Expert Picks: Paolo Bea and…Paolo Bea!

Posted on | January 12, 2016 | Written by Camacho Vidal | No Comments

CamachoThere is a belief that wines made from older vines will produce a better wine. Old vines, people say, produce less fruit, typically making more intense, complex and concentrated wines than those from younger vines in their prime of production. I always thought that this was all matter of opinion, but after tasting many wines made from old vines I have found that to me there is a perceptible difference in the character of the wine.

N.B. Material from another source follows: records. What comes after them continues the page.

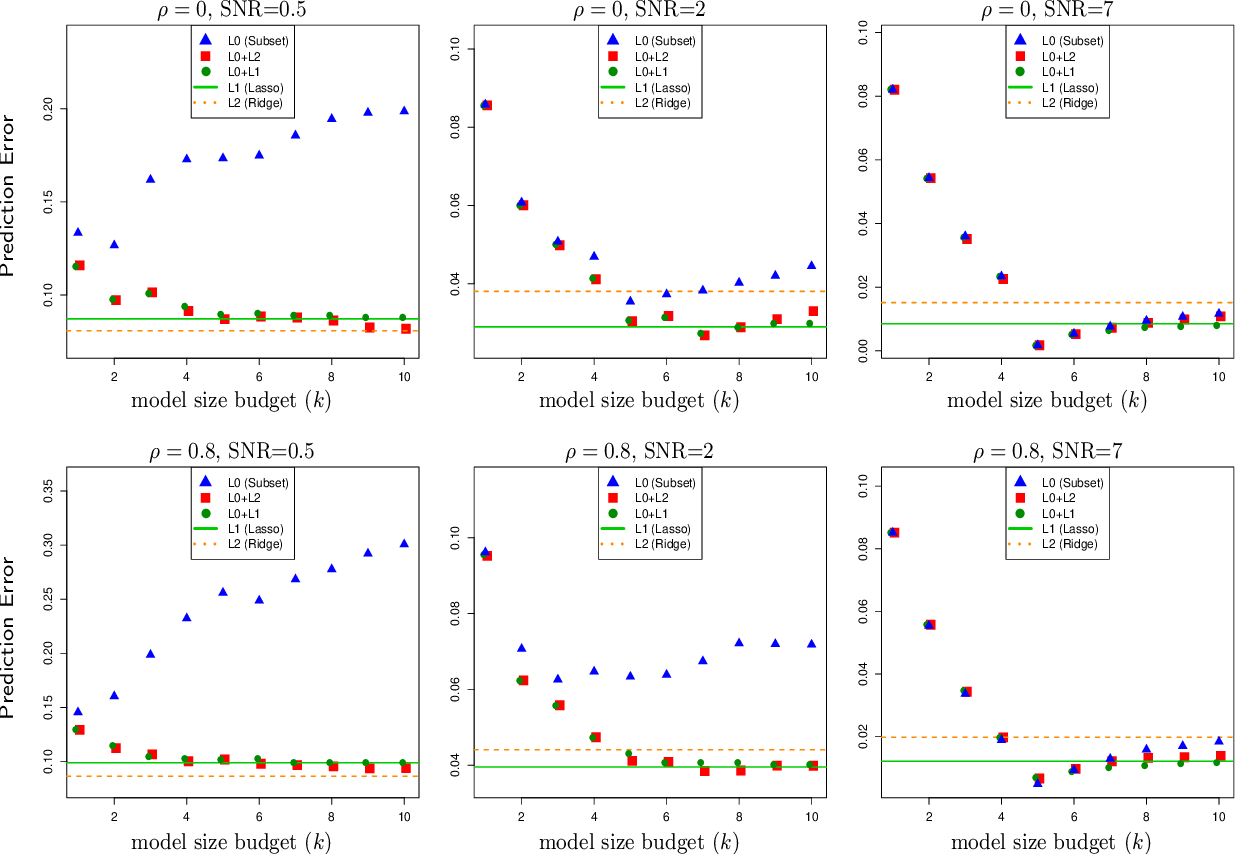 Figure 1 for Subset Selection with Shrinkage: Sparse Linear Modeling when the SNR is low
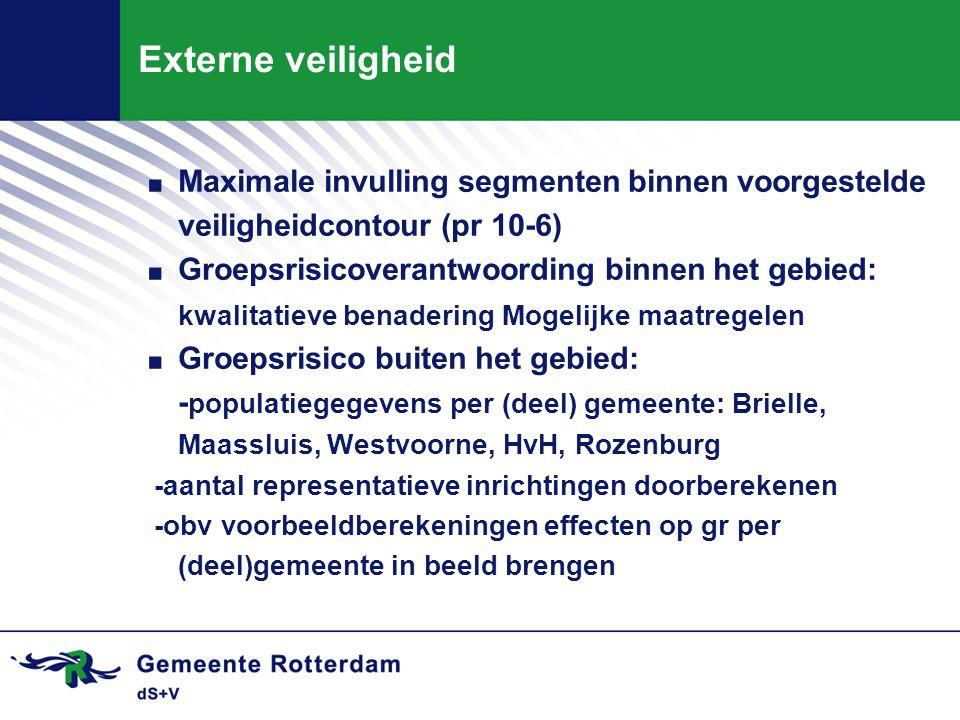 Externe veiligheid. Maximale invulling segmenten binnen voorgestelde veiligheidcontour (pr 10-6). Groepsrisicoverantwoording binnen het gebied: kwalit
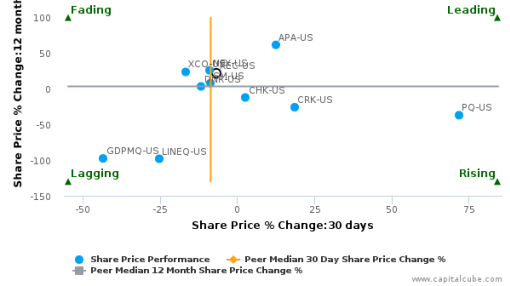 Cimarex Energy Co. breached its 50 day moving average in a Bearish Manner : XEC-US : September 26, 2016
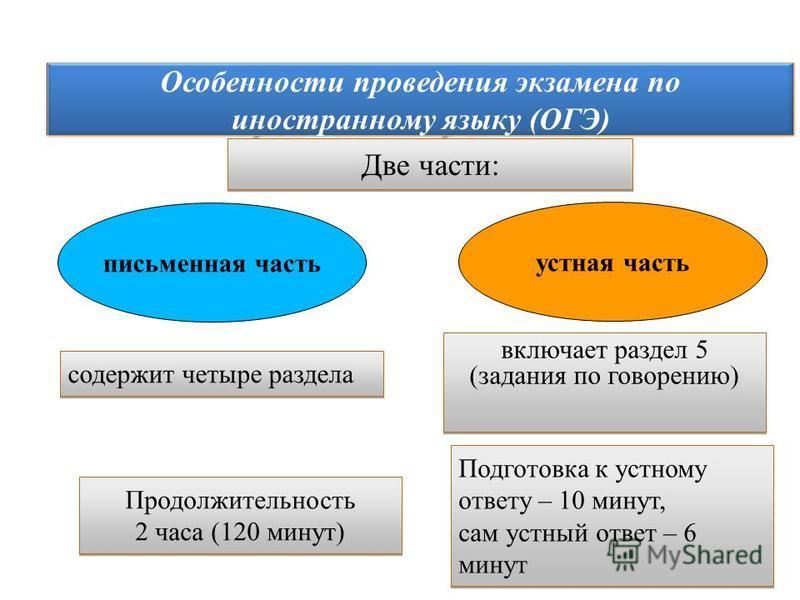Особенности проведения экзамена по иностранному языку (ОГЭ) Две части: содержит четыре раздела включает раздел 5 (задания по говорению) письменная часть устная часть Продолжительность 2 часа (120 минут) Продолжительность 2 часа (120 минут) Подготовка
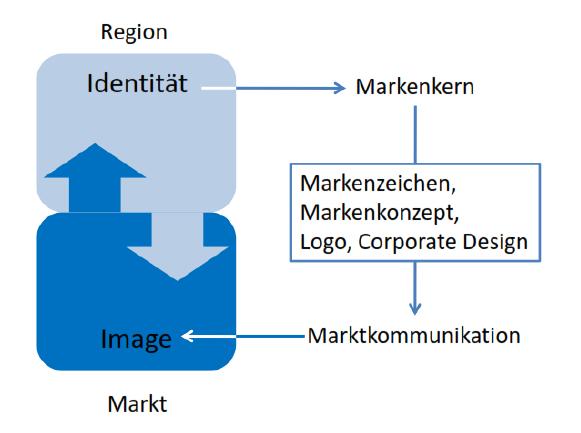 Standortpositonierung durch eine Marke: Standortidentität und Standortimage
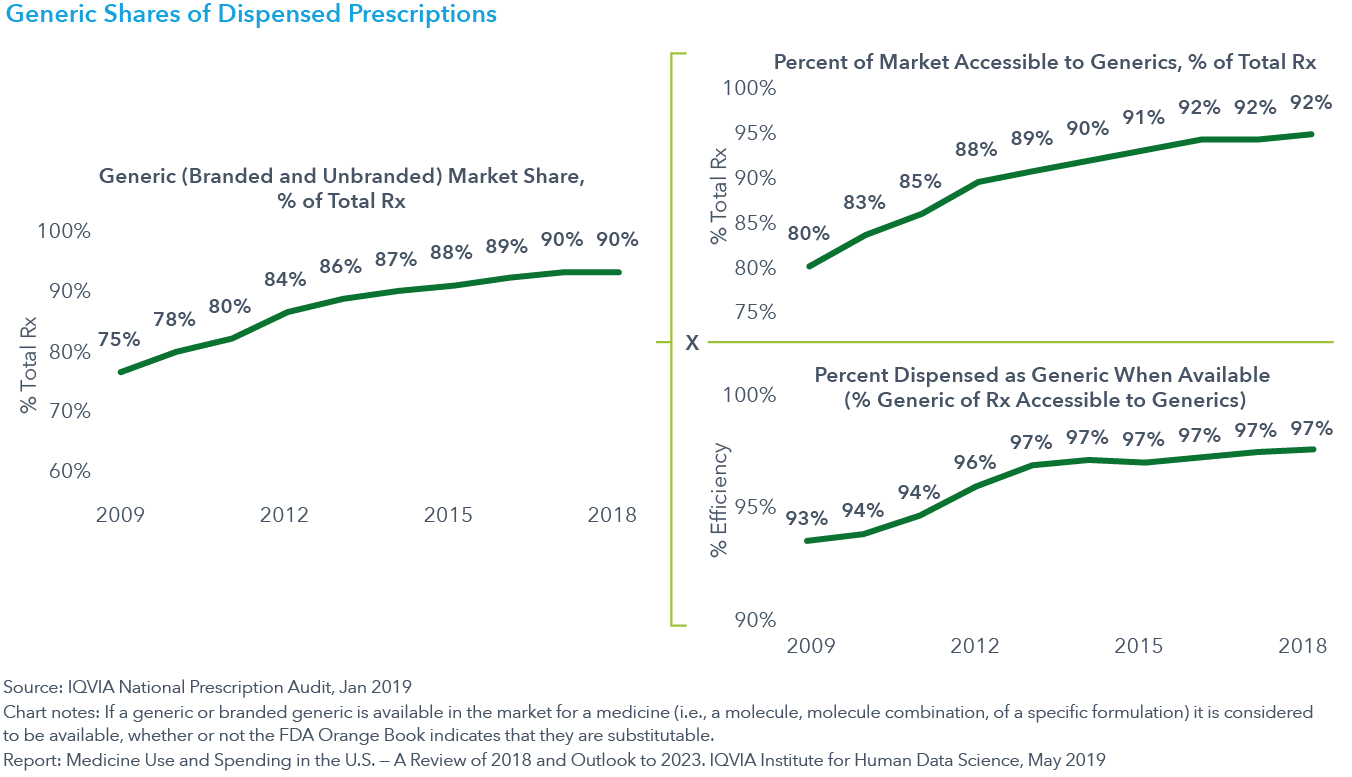 Chart 9 Generic Shares of Dispensed Prescriptions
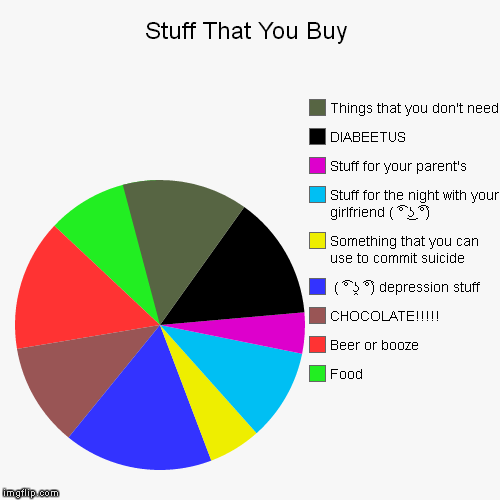 Stuff That You Buy | Food, Beer or booze, CHOCOLATE!!!!!,  ( ͡° ʖ̯ ͡°) depression stuff, Something that you can use to commit suicide, Stuff | image tagged in funny,pie charts | made w/ Imgflip chart maker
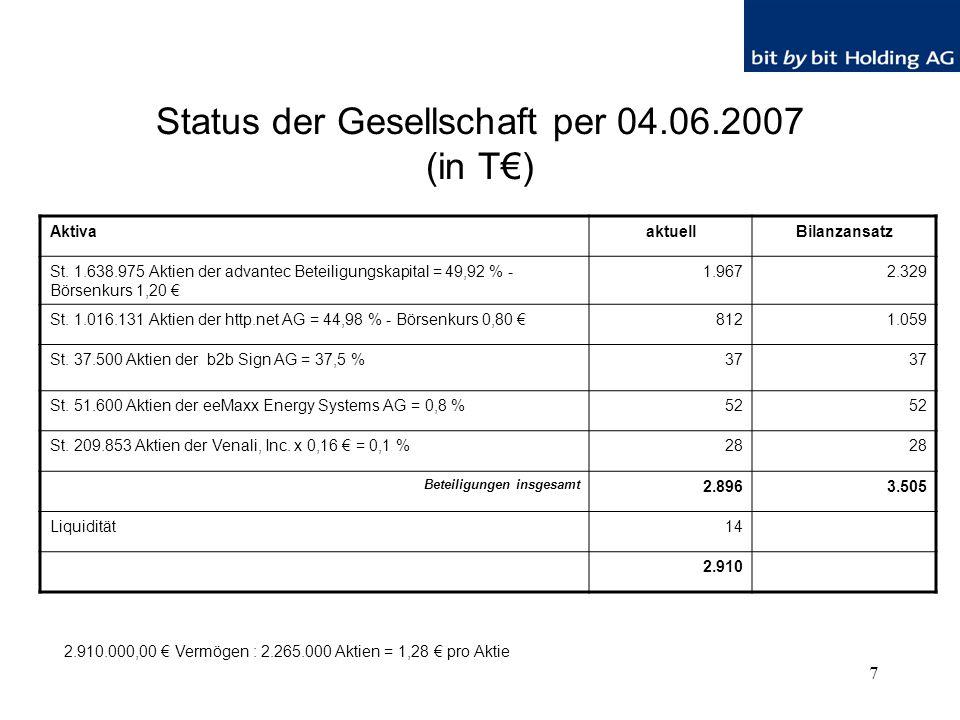 7 Status der Gesellschaft per 04.06.2007 (in T€) AktivaaktuellBilanzansatz St. 1.638.975 Aktien der advantec Beteiligungskapital = 49,92 % - Börsenkur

If you look at vines from the root system, it makes perfect sense. Over time, the roots dig deep and spread out—some old-vine roots can be as deep as 25 feet, compared to younger vines, whose root system averages 6 to 10 feet. During a wet vintage, the young vines that have roots closer to the surface will tend to absorb lots of water, producing large, beautiful fruit, but that fruit will be full of water and produce thin wine. The deeper root system of an old vine means that rainwater won’t filter all the way down, and the lack of moisture helps these vines produce a more even, mature crop. In a dry vintage, younger vines do not get enough moisture and the crop may not ripen at all. The deep roots of an old vine can tap into deeper moisture supplies.

It’s as if old vines learn to work smarter, not over-producing in a wet year and producing an even crop in a dry year. Furthermore, old vines have grown deep roots that followed the path of least resistance as they burrowed into the soil, allowing them to wind through pockets of minerals and different soil compositions, and this complexity in the wine.

One of my favorite producers is Paolo Bea in Umbria. Some consider him to be one of Italy’s great cult winemakers, and I love his two white wines, Bianco Santa Chiara, which is a blend of Grechetto, Malvasia, Chardonnay, and Sauvignon from younger vines, and Arboreus Umbria Bianco, which is made from 120-year-old vine Trebbiano and is a perfect expression of place and fruit. I’ve chosen one of each of these “orange” wines for you to enjoy.

Paolo Bea 2012 Bianco Santa Chiara $49.99

This wine also spends over two weeks on the skins, giving it a nice yellowish hay color. The nose is concentrated and almost tangy or hoppy, with aromas of apricot, peach and white flowers followed by hints of tropical notes mixed with minerality. The palate is bright with balanced acidity and noticeable tannins and finishing off dry. Drink 2016 – 2020.

Paolo Bea 2010 Arboreus Umbria Bianco $59.99

This wine is made from 100% Trebbiano Spoletino, an indigenous variety of Trebbiano that grows in large bunches and has a thick skin and high acidity; Bea’s vines are 120 years old and traditionally trained on wires. The wine has a long maceration of 21 days, then two years of aging on the lees in stainless steel without temperature control and without the addition of sulfites. Even more interesting is that 2% of the harvest is left to dry in a passito style, then fermented before adding it back to the rest of the Trebbiano, which helps bring richness and intensity. The wine is powerful and elegant; the nose is at first full of river stone, with some air floral notes emerge mingling with melon, honey, orange peel and other citric notes. The palate is perfectly balanced with acidity and minerality, and the finish lingers with deep flavors that continue to expand as it coats your mouth. Drink 2016 – 2030.